Hinzufügen möchte ich, dass das erste Forum, in welchem ich nach meiner Buchveröffentlichung angemeldet war, eine Kanonade von Hochnäsigkeit und Demütigung war. Jedes neue Mitglied wurde behandelt wie bei der Bundeswehr, wo man den Soldaten die Schlafanzüge zunäht, ihnen Senf auf die Kloobrille schmiert und Zahnpasta an die Türklinken.


Unangenehme Erlebnisse können den Widerwillen dagegen verstärken, aber sie können jemanden auch dazu bringen, dass er sich anpasst. Ich gehe aber davon aus, dass bei dir der Widerwille gestärkt wurde - so verstehe ich die folgenden Zeilen.

Dozen-Roses hat Folgendes geschrieben:

Wenn ein Mitglied den Kopf verliert und sich in Unsachlichkeiten ergießt, sollte man selber auf jeden Fall versuchen, sachlich zu bleiben. Oft nimmt das den Wind aus den Segeln des Meuterers.

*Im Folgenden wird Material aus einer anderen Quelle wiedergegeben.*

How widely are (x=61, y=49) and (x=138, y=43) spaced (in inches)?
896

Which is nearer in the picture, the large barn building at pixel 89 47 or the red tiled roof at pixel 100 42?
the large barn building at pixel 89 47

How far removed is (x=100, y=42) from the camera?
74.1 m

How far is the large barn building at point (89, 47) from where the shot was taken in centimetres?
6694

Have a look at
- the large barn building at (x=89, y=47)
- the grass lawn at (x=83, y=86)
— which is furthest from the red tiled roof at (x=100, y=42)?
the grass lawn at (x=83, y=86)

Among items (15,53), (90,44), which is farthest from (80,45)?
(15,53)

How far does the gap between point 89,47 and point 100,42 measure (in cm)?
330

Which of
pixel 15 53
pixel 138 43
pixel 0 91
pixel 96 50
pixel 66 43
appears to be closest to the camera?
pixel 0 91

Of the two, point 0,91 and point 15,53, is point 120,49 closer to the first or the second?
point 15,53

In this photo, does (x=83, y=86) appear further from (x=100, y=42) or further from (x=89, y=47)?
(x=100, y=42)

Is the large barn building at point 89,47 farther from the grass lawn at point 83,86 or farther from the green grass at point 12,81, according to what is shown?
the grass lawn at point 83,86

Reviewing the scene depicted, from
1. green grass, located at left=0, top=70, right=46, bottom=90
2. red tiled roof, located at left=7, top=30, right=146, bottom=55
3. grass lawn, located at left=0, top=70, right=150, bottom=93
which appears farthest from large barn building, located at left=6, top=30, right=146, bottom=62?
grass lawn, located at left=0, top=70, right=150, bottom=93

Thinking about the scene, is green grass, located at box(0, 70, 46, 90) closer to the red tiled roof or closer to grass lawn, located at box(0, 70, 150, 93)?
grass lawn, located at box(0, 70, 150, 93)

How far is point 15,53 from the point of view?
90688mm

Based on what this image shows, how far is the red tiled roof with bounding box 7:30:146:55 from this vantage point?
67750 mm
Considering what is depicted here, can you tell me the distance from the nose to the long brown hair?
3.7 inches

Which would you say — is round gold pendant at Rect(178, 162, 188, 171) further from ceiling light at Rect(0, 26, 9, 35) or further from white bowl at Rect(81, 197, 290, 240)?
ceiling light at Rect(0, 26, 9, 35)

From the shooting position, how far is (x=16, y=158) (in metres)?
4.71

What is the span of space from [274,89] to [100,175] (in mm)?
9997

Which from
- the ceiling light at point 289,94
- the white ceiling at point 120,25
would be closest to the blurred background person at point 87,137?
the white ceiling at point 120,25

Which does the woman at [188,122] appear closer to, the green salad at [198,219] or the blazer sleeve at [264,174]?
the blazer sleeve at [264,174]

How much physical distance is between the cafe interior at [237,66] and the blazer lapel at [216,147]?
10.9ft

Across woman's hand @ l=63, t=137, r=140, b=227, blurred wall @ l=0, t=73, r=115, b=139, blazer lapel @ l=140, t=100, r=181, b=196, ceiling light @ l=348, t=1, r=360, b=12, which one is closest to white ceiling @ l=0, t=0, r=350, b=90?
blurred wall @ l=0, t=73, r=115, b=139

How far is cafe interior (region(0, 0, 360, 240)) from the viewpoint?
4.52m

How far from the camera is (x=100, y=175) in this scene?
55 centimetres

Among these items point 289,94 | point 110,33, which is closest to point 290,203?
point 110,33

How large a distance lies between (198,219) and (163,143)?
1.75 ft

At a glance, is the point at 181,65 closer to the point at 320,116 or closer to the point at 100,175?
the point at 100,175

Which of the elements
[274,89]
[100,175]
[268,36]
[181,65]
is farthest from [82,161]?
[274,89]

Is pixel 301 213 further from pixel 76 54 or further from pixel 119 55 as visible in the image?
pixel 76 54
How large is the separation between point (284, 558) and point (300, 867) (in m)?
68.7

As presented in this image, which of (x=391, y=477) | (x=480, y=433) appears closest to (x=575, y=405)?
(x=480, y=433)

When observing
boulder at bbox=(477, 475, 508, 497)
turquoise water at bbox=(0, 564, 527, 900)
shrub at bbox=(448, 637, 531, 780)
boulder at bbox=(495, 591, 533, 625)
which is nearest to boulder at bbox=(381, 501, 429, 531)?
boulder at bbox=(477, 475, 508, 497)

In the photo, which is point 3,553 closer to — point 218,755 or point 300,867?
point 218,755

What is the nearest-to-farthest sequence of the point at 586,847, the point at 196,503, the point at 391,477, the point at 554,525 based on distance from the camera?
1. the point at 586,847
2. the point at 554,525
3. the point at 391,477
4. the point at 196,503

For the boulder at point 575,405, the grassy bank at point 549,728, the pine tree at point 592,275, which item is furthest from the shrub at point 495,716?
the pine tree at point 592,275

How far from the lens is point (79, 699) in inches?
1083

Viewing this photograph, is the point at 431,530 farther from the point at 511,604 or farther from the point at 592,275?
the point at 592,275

Mir ist auch, wie vielen anderen, aufgefallen, dass hier überwiegend ein Miteinander herrscht. Jeder gerne seine positiven Erfahrungen weitergibt. Auch Tipps, wenn es um Werbung und Veröffentlichung geht. thumb up

Um zur Hauptfrage zurück zu kommen, würde ich sagen, dass es immer ein leichtes auf und ab gibt, aber nicht schlechter geworden ist.


Vielen Dank!



Ich zog die Konszequenz und ging.

Re: wgbajohr: Was ist übrig?

BeitragVerfasst am: 17.06.2008, 18:25
wgbajohr (Moderator)
 
Anmeldedatum08.04.2007
Beiträge562
WohnortHamburg


Hallo Dozen-Roses!

Dozen-Roses hat Folgendes geschrieben:


Ich zog die Konszequenz und ging.


So hatte ich das verstanden. Ich hoffe, bei uns gefällt es dir jetzt besser!